## start MATERIAL PROVIDED
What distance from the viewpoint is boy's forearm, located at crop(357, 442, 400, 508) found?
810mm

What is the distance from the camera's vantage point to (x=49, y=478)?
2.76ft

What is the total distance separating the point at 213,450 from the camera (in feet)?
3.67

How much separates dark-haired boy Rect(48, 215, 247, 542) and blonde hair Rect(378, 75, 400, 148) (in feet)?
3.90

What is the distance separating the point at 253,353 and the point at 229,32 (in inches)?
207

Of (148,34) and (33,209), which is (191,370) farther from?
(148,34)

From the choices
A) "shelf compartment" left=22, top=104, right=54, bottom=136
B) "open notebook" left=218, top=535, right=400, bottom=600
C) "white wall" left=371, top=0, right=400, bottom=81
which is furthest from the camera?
## end MATERIAL PROVIDED
## start MATERIAL PROVIDED
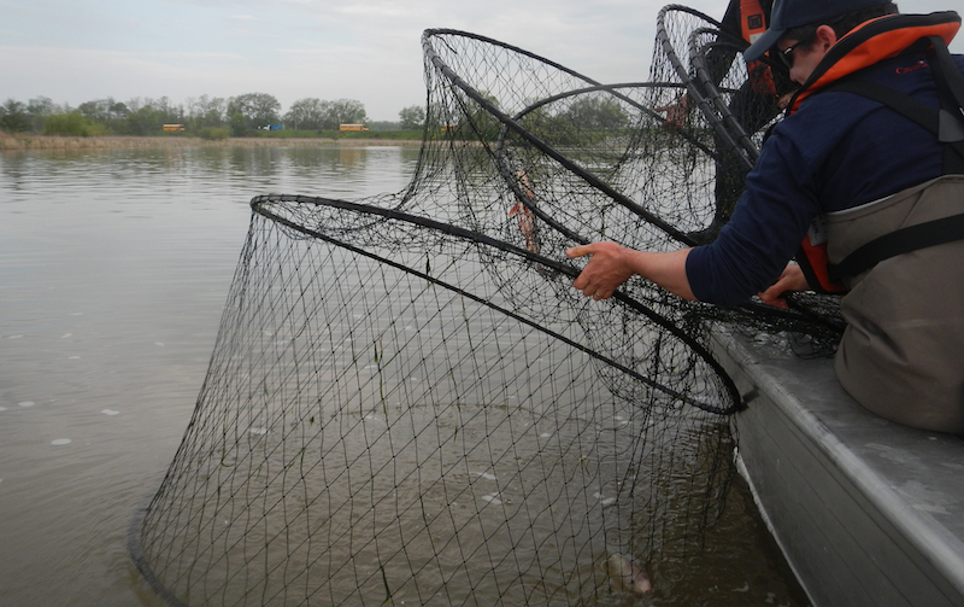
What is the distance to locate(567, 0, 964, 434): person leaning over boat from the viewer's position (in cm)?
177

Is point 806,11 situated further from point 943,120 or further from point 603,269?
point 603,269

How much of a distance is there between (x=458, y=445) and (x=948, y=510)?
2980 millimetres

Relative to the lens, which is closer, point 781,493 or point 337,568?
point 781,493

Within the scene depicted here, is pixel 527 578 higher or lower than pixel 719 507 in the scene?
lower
## end MATERIAL PROVIDED
> EXERCISE AIM:
Find every line in the records that contains the string "which", matching case exactly, and copy each of those lines.

> TASK ANSWER:
Of (148,34) and (33,209), which is (191,370) farther from?
which is furthest from the camera?
Relative to the lens, which is closer, point 781,493 or point 337,568?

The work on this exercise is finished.